MacArthur has been increasingly skeptical of the pandemic, a viewpoint he has shared from the pulpit. He and his attorneys have argued that it is their constitutional right to hold church services and that meeting together in person is a crucial part of how Grace Community Church’s congregants exercise their religion.

MacArthur has been bucking the county regulations. Good for him.
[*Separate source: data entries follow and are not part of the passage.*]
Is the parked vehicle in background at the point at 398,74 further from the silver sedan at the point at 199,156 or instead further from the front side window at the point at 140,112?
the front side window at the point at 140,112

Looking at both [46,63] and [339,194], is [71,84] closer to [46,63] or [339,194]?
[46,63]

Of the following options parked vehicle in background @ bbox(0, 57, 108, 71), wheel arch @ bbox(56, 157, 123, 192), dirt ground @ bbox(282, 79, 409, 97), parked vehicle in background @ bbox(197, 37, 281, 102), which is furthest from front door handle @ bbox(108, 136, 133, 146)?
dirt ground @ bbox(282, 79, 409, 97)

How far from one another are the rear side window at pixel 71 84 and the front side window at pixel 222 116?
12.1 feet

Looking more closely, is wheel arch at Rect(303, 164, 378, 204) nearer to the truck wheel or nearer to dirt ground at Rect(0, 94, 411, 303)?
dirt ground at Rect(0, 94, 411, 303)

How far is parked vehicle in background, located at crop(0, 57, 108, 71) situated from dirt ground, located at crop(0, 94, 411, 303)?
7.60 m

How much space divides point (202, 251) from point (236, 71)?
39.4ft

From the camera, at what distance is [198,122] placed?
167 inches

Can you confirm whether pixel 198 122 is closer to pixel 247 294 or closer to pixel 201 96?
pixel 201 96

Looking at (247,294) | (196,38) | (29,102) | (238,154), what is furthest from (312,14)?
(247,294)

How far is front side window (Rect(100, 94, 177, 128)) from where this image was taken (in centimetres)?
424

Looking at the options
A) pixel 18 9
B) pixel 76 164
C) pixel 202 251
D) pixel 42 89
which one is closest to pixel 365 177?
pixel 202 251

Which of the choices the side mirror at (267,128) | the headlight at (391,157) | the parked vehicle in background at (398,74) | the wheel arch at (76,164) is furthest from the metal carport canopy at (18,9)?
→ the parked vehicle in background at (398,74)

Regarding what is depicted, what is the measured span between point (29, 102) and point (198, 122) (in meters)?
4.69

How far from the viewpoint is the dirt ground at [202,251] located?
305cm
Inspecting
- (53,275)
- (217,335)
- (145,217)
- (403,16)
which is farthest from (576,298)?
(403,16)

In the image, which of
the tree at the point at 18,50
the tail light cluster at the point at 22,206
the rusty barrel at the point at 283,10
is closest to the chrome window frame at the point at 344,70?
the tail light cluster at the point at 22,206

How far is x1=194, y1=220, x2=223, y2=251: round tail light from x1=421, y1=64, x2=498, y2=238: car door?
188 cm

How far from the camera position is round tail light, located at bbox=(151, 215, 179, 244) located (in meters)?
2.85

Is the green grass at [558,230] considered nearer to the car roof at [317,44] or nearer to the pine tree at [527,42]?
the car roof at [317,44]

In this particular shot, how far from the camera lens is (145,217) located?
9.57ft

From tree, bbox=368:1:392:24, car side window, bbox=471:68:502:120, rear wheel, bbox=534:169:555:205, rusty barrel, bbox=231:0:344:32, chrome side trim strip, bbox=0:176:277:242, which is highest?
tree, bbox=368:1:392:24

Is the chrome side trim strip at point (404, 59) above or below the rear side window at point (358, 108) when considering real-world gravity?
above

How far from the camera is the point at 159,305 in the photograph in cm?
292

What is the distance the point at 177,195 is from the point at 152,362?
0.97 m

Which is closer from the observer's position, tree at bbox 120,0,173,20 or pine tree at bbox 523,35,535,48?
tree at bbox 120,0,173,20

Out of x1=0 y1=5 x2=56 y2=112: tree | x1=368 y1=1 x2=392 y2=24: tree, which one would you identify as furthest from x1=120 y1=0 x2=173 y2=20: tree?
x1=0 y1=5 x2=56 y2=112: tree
On October 24, The Federalist reported that Jenna Ellis, one of the two lawyers representing MacArthur and Grace Community Church, said:

Three very mild positive tests among more than 7,000 people is hardly news. 0.0004% or 0.043% is not an ‘outbreak.’ The LA Times and others’ grossly misleading and fear-mongering headlines aim to mischaracterize Grace Community Church as irresponsible and a superspreader.

She added:

It has never been the Church’s position that it is only safe to hold services if no one ever tests positive, or for example, if no one ever gets the flu during flu season. Our position has been that LA County shutting down churches indefinitely amid a virus with a 99.98% survival rate, especially when state-preferred businesses are open and protests are held without restriction, is unconstitutional and harmful to the free exercise of religion.

The day before, Ellis retweeted this Bible verse from MacArthur’s The Master’s Seminary:

I could not agree more.

May our good Lord continue to guide John MacArthur and his congregation.